Scope: build the request-time HTML rendering path for backend views so Webstir can serve server-rendered documents directly, not only SSG metadata and view-data.json.
Done when:
The built-in backend server can resolve view definitions and render HTML at request time.
The Fastify scaffold supports the same request-time view flow.
End-to-end tests cover request-time document rendering with real SSR context.
Progress:
Not started.
9. Define Runtime Cache And Invalidation Ergonomics
Status: todo
Depends on: 6, 8
Scope: close the gap between existing build/cache metadata and the missing request/runtime cache story for documents and fragments.
Done when:
Runtime cache behavior and invalidation rules are explicit for page and fragment responses.

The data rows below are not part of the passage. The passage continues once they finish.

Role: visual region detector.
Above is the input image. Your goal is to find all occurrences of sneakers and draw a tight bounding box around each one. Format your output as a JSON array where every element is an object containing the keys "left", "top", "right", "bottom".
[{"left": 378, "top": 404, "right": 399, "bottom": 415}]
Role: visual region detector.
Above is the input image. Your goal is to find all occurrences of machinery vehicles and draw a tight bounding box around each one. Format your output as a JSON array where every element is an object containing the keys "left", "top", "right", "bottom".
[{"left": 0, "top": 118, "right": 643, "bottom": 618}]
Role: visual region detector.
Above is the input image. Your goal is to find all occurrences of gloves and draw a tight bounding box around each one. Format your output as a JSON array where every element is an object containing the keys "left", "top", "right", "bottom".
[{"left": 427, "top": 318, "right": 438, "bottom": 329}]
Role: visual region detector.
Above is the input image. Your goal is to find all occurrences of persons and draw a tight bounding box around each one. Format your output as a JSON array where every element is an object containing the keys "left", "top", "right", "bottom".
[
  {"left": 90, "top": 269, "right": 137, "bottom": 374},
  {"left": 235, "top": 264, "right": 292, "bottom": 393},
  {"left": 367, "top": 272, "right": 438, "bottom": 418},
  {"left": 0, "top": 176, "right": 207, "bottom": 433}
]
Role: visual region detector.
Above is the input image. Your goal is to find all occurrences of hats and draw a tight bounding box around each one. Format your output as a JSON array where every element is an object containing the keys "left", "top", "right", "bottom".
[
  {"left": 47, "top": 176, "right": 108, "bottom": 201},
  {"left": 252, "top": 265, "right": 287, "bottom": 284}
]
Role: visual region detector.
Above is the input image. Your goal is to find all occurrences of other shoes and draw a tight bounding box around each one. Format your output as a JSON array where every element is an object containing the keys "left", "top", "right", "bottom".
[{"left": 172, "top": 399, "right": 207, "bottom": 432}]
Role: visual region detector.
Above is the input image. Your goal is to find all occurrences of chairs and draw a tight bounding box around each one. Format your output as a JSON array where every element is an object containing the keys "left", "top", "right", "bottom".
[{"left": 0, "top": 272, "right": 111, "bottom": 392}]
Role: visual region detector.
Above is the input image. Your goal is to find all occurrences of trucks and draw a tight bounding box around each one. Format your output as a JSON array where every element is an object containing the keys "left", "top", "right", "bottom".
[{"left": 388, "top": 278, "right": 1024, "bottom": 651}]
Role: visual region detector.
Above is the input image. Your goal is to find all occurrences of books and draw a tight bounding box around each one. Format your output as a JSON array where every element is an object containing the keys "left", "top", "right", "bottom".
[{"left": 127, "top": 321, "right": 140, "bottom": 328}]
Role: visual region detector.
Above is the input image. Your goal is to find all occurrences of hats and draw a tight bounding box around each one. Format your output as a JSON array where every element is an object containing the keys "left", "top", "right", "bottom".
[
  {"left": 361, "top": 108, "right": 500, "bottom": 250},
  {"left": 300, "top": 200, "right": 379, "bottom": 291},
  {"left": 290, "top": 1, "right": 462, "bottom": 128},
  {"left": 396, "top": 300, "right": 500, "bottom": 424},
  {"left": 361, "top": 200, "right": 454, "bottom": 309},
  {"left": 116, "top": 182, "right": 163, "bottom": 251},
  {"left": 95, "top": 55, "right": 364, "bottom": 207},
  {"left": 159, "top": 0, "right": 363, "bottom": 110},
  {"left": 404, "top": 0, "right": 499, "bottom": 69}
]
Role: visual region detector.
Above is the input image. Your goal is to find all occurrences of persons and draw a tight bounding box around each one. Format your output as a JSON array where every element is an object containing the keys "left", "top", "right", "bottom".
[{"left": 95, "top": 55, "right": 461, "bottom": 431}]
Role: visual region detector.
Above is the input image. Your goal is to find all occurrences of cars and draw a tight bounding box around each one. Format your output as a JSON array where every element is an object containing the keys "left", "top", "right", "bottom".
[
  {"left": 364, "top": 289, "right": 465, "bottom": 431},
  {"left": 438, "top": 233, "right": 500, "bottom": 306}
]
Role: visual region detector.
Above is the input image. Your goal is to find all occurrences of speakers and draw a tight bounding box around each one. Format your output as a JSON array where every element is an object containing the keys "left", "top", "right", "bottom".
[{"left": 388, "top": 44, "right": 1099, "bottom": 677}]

Application authors have a supported way to understand what is cached, where it lives, and when it invalidates.
Tests and docs cover correctness expectations for stale and refreshed document/fragment content.
Scope: add a canonical end-to-end application that proves sessions, auth gates, validation errors, redirect-after-post, and CRUD backoffice flows on top of the progressive-enhancement model.
Done when:
A new demo under examples/demos/* exercises auth and CRUD workflows with no-JavaScript and enhanced paths.
Watch and publish validation covers the demo's main flows.
The demo is suitable to reference from docs as the canonical example for server-handled forms.
Scope: add a second proof application for dashboard-style partial refreshes, then reframe package READMEs and portal docs around HTML-first delivery, forms, fragments, sessions, caching, navigation, and deployment.
Done when:
A dashboard-oriented demo proves partial refresh behavior without forcing SPA architecture.
@webstir-io/webstir-frontend, @webstir-io/webstir-backend, and portal docs center the HTML-first application story instead of the older experimental-pipeline framing.
Key docs link to the proof applications and describe the shipped runtime/cache/form model accurately.